- Location of Meru Wind Power Station in Kenya
- Country: Kenya
- Location: Meru, Meru County
- Coordinates: 00°19′47″N 37°35′30″E﻿ / ﻿0.32972°N 37.59167°E
- Status: Planned
- Commission date: 2017 (Expected)
- Owner: KenGen

Power generation
- Nameplate capacity: 400 MW (540,000 hp)

= Meru Wind Power Station =

Wind farm in Kenya

Meru Wind Power Station, also Meru Wind Farm, is a 400MW wind-powered power station, under construction in Kenya.

==Location==
The power station is located in northwestern Meru County, near the Meru County–Isiolo County border, south of Isiolo Airport. This location lies approximately 274 km, by road, northeast of Nairobi, the capital and largest city in Kenya.

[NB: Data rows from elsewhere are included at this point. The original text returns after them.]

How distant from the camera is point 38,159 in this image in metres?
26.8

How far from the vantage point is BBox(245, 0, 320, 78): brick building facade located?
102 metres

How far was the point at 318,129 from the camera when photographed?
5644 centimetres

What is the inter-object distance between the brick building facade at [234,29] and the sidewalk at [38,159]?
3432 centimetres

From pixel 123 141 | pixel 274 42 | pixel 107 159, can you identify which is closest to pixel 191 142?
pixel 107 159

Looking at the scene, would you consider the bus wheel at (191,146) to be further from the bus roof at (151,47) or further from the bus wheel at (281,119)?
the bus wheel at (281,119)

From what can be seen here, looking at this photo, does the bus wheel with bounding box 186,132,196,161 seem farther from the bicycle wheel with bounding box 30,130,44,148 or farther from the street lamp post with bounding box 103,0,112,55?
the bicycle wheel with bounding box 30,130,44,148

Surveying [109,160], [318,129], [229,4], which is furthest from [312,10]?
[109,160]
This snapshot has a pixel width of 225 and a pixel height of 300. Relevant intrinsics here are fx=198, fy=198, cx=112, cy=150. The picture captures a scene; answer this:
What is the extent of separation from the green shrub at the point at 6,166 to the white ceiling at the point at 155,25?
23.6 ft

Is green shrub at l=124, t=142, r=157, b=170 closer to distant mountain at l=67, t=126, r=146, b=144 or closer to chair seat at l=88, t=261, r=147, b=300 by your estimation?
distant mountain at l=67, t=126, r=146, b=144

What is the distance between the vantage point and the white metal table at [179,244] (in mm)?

The approximate coordinates of the power station are 0°19'47.0"N, 37°35'30.0"E (Latitude:0°19'47.0"N; Longitude:37°35'30.0"E).

==Overview==
As part of efforts to diversify the national electricity sources, the government of Kenya plans to construct a 400 megawatt wind power station in Meru County. Kenya Electricity Generating Company, the government-controlled power generator will own and operate the power station. The first phase of this power station with generation capacity of 100MW was expected to come online in 2017, but delayed due to land disputes. An 80 MW combined wind, solar and battery project began construction in 2020.

==Development partners==
The project's first phase with capacity of 100 megawatts will cost approximately US$270 million (KSh26.4 billion), borrowed from France’s Development Agency (AfD) and Germany’s Development Bank (KfW).